Warm up with this creamy soup that’s a little sweet and a little savory.
Adapted from USA Pears
When picking a pear look for one that is brightly colored and free of bruising. A ripe pear will be slightly soft when pressed at the neck.
2 pounds Delicata Squash or Butternut Squash, cut in half lengthwise and seeded
2 tablespoons olive oil
2 firm but ripe Anjou or Bartlett pears, cut in half lengthwise and cored
4 cups canned low-sodium chicken broth
¼ teaspoon freshly grated nutmeg
1 tablespoon sugar
¼ tsp pepper
½ cup fat free evaporated milk
Preheat the oven to 350 degrees.
Brush the flesh of the squash and pears with olive oil and place, cut side down, on a rimmed baking sheet. Place in preheated oven and roast until tender when pierced with a fork, about 30 to 35 minutes.
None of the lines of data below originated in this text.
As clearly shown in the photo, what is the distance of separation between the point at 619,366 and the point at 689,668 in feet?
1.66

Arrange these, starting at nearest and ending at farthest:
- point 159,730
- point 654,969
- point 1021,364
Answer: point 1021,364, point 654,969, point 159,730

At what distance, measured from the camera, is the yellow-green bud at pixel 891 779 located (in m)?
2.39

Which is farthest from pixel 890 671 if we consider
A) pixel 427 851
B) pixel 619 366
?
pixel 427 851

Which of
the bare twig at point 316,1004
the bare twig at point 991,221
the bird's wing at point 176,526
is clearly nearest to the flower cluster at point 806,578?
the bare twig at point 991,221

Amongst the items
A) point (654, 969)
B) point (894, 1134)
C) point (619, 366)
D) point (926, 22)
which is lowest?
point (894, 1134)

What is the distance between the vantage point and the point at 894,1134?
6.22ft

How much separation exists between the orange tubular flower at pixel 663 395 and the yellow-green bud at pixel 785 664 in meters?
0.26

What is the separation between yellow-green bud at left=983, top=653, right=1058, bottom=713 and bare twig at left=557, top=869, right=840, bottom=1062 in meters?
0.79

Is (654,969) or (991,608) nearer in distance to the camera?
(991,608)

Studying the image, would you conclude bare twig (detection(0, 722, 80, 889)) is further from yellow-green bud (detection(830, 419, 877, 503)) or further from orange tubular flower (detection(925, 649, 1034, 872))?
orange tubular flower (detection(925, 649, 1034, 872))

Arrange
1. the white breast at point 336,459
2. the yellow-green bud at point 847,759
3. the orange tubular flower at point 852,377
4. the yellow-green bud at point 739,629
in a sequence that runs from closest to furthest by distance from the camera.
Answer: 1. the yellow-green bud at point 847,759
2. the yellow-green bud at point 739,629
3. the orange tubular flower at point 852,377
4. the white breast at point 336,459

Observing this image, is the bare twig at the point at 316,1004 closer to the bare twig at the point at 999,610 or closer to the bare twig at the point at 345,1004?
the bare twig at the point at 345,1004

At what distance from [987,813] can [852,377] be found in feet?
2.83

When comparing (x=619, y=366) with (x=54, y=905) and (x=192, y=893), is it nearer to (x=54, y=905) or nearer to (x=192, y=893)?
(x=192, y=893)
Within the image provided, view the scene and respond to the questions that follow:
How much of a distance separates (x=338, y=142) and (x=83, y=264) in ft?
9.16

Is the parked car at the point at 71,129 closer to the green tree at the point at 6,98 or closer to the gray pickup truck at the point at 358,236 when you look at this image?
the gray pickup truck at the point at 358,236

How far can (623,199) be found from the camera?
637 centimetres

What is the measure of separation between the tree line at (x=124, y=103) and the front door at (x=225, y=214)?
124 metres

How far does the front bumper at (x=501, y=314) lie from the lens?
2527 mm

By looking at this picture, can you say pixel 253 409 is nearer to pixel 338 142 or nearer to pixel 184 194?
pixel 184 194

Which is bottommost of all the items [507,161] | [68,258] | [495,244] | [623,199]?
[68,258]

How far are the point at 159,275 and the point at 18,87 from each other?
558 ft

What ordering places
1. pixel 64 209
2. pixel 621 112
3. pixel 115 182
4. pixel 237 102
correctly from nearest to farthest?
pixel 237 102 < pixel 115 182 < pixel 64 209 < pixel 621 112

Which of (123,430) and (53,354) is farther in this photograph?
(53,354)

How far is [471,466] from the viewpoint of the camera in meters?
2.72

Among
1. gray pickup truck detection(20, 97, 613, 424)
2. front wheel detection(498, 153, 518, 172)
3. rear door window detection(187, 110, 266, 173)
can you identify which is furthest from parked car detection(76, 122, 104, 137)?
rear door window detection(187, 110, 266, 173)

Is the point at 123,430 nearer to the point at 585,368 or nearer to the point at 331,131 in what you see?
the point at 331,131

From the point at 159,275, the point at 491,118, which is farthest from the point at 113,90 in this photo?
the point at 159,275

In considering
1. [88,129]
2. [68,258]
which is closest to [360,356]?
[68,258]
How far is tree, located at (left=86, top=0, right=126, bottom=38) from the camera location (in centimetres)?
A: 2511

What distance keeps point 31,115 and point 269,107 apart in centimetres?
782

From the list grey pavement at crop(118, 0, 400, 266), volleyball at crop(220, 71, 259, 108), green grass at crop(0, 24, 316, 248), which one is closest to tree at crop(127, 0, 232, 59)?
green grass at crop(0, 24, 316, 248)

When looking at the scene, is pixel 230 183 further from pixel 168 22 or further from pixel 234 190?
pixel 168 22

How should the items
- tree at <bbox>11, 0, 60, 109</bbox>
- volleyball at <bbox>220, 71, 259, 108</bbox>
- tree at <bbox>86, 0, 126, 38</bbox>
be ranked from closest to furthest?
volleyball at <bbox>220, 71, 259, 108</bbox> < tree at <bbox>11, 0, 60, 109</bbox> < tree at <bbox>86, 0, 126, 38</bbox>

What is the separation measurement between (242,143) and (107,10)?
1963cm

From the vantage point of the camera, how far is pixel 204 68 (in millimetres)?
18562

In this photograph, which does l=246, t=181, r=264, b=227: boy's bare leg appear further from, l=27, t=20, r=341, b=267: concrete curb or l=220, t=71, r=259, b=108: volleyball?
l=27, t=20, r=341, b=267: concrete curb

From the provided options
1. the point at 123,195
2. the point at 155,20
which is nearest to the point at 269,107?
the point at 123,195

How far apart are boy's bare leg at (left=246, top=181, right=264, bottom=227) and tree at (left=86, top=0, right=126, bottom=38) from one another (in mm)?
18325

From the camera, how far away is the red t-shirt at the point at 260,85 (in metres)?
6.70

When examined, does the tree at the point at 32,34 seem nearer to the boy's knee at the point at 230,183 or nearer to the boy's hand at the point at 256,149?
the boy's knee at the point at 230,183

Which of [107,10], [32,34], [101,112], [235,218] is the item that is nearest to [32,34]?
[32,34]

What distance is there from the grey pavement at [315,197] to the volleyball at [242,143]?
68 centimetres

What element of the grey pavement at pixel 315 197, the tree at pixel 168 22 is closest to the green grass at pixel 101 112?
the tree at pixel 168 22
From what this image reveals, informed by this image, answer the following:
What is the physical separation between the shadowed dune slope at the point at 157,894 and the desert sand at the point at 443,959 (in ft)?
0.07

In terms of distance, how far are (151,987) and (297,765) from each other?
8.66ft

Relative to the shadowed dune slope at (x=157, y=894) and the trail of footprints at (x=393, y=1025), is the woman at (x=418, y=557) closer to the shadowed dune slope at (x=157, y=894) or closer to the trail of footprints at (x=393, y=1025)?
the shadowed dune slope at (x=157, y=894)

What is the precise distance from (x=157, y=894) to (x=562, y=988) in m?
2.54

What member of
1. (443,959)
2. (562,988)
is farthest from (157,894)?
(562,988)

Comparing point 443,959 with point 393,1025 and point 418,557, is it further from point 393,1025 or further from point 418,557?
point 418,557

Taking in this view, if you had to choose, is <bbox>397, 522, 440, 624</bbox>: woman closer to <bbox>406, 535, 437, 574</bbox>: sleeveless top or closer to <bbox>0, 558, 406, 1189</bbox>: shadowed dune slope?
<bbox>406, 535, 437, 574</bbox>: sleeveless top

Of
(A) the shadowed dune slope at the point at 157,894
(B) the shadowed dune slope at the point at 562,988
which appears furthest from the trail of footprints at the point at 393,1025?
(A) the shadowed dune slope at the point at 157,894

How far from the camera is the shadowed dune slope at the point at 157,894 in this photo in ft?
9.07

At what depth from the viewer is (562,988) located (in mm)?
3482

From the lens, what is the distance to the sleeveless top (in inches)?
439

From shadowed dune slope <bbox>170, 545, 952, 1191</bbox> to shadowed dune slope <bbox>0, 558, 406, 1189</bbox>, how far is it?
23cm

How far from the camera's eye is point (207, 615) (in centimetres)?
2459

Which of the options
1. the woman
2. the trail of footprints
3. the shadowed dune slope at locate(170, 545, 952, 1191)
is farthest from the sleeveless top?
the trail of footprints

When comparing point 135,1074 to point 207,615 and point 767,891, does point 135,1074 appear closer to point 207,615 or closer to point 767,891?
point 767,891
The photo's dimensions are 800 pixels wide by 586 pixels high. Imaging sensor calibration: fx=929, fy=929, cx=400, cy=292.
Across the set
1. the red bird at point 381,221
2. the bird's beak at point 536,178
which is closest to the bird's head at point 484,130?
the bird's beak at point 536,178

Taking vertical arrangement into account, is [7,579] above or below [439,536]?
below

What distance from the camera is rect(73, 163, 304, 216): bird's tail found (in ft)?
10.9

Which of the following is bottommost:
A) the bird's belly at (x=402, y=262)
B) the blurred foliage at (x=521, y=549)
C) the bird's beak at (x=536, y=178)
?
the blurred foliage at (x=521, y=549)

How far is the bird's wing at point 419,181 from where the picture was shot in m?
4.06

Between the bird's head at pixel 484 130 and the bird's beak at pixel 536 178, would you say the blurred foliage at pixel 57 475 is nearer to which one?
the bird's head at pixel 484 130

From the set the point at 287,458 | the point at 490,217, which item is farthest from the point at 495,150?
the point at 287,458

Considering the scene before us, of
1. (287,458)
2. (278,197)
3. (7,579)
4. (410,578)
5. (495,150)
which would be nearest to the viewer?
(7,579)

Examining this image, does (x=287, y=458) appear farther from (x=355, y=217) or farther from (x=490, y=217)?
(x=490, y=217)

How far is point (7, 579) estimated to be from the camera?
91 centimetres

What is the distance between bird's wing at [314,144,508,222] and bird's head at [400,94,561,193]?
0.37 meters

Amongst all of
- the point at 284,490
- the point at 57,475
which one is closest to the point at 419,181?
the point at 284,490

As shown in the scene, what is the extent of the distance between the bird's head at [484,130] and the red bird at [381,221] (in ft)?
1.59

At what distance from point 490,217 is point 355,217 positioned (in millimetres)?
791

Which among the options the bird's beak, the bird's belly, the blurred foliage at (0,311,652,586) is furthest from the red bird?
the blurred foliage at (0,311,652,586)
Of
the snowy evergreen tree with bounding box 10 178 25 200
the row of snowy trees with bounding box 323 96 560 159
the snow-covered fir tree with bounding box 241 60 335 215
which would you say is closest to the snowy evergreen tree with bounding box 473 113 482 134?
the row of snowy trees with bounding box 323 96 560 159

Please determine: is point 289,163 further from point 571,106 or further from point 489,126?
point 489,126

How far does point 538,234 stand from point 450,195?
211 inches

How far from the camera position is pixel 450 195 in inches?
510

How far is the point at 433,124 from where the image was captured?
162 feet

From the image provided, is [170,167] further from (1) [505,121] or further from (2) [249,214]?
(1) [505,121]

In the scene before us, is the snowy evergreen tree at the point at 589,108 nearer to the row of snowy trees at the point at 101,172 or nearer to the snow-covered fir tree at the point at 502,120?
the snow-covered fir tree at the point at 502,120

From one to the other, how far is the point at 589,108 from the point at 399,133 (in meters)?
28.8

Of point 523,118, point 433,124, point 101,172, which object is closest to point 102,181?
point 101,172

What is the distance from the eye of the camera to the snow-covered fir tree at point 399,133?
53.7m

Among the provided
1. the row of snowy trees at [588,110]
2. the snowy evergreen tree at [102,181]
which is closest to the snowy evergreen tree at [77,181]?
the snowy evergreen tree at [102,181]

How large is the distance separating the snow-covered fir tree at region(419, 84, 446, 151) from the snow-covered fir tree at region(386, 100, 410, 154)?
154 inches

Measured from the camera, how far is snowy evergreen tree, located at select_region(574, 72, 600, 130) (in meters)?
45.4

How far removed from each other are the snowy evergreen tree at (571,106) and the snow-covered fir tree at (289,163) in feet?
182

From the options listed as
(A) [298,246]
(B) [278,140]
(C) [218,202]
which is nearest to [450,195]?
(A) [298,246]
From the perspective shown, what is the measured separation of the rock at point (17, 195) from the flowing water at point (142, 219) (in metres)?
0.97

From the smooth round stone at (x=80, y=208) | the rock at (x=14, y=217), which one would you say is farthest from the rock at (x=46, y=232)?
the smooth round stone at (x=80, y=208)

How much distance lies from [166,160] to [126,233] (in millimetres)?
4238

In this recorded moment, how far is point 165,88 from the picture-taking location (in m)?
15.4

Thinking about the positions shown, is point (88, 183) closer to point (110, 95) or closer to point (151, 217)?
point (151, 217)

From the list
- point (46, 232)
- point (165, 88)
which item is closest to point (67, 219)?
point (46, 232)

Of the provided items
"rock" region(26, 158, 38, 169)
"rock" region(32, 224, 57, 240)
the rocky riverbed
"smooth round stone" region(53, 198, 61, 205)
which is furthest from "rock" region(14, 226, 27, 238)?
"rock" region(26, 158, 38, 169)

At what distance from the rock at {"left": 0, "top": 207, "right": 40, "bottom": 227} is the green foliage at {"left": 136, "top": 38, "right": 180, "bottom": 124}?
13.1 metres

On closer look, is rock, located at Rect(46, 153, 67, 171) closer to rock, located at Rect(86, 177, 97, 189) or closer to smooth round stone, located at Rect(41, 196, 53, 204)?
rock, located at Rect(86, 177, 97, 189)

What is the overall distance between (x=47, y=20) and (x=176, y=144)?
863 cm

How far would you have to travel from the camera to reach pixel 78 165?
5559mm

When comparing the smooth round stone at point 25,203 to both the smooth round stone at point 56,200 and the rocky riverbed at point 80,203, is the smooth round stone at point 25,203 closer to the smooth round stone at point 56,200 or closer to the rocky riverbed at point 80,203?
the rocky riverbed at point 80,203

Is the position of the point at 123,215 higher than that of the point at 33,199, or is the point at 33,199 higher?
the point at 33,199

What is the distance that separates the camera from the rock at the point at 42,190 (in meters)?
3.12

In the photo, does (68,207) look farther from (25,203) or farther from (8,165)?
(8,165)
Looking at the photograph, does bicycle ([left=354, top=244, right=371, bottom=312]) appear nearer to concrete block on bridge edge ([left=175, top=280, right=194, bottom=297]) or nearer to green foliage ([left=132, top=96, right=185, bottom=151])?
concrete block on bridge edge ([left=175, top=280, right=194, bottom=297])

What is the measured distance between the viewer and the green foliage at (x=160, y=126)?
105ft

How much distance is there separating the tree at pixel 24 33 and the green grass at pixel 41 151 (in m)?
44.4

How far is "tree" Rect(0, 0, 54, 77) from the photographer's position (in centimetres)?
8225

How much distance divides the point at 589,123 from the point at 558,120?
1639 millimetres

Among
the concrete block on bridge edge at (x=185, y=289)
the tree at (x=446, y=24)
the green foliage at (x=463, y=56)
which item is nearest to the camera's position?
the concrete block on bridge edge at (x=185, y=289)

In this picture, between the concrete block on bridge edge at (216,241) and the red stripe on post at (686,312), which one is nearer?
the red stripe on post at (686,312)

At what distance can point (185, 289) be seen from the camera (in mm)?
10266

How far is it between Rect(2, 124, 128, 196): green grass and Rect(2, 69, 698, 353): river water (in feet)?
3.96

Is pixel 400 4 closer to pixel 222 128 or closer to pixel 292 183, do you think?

Use a spoon to scrape out the flesh of the squash and pears and place in a blender. Discard the skins. Add 1 to 2 cups of the chicken broth and blend until smooth.
Put this mixture in a 3 ½-to 4-quart saucepan; add the remaining chicken broth, nutmeg, sugar, and pepper.
Bring to a boil, and then reduce to a simmer and cook for 10 minutes. Stir in the evaporated milk and simmer until just heated through.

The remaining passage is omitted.